**Work to be completed**
Can you lay out the lines, from the one containing "Observing the image at hand, which of" through the end of the records, as a Markdown table with the columns Row and Line, leaving out any blank lines?

**Input records**
— START —
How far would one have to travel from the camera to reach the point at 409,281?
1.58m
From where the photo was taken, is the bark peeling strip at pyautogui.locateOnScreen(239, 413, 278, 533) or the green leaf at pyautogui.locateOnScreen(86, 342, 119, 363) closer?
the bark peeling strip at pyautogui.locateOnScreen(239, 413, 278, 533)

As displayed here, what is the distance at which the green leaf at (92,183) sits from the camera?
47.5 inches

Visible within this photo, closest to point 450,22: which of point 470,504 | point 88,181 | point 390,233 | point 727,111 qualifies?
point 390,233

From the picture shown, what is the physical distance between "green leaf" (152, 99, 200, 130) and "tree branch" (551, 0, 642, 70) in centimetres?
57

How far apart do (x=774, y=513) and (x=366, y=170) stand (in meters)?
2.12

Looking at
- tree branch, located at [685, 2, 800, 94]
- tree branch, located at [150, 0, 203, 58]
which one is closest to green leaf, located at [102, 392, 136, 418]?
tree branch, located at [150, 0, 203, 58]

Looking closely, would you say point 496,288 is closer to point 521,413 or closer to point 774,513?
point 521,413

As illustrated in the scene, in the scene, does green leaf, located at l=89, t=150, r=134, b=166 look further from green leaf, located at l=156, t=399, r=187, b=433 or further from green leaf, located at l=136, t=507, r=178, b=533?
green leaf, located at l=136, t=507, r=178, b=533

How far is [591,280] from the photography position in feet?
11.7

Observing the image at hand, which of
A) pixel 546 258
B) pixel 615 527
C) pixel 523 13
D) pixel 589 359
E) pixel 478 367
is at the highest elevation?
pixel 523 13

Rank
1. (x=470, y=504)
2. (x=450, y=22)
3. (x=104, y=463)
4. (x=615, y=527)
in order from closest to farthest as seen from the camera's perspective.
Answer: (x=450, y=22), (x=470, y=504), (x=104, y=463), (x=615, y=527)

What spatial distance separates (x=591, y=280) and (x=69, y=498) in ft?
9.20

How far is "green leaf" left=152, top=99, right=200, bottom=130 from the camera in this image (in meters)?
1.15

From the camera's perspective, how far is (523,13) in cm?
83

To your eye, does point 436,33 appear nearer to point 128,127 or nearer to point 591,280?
— END —
**Solution**
| Row | Line |
|---|---|
| 1 | Observing the image at hand, which of |
| 2 | A) pixel 546 258 |
| 3 | B) pixel 615 527 |
| 4 | C) pixel 523 13 |
| 5 | D) pixel 589 359 |
| 6 | E) pixel 478 367 |
| 7 | is at the highest elevation? |
| 8 | pixel 523 13 |
| 9 | Rank |
| 10 | 1. (x=470, y=504) |
| 11 | 2. (x=450, y=22) |
| 12 | 3. (x=104, y=463) |
| 13 | 4. (x=615, y=527) |
| 14 | in order from closest to farthest as seen from the camera's perspective. |
| 15 | Answer: (x=450, y=22), (x=470, y=504), (x=104, y=463), (x=615, y=527) |
| 16 | What spatial distance separates (x=591, y=280) and (x=69, y=498) in ft? |
| 17 | 9.20 |
| 18 | How far is "green leaf" left=152, top=99, right=200, bottom=130 from the camera in this image (in meters)? |
| 19 | 1.15 |
| 20 | From the camera's perspective, how far is (523,13) in cm? |
| 21 | 83 |
| 22 | To your eye, does point 436,33 appear nearer to point 128,127 or nearer to point 591,280? |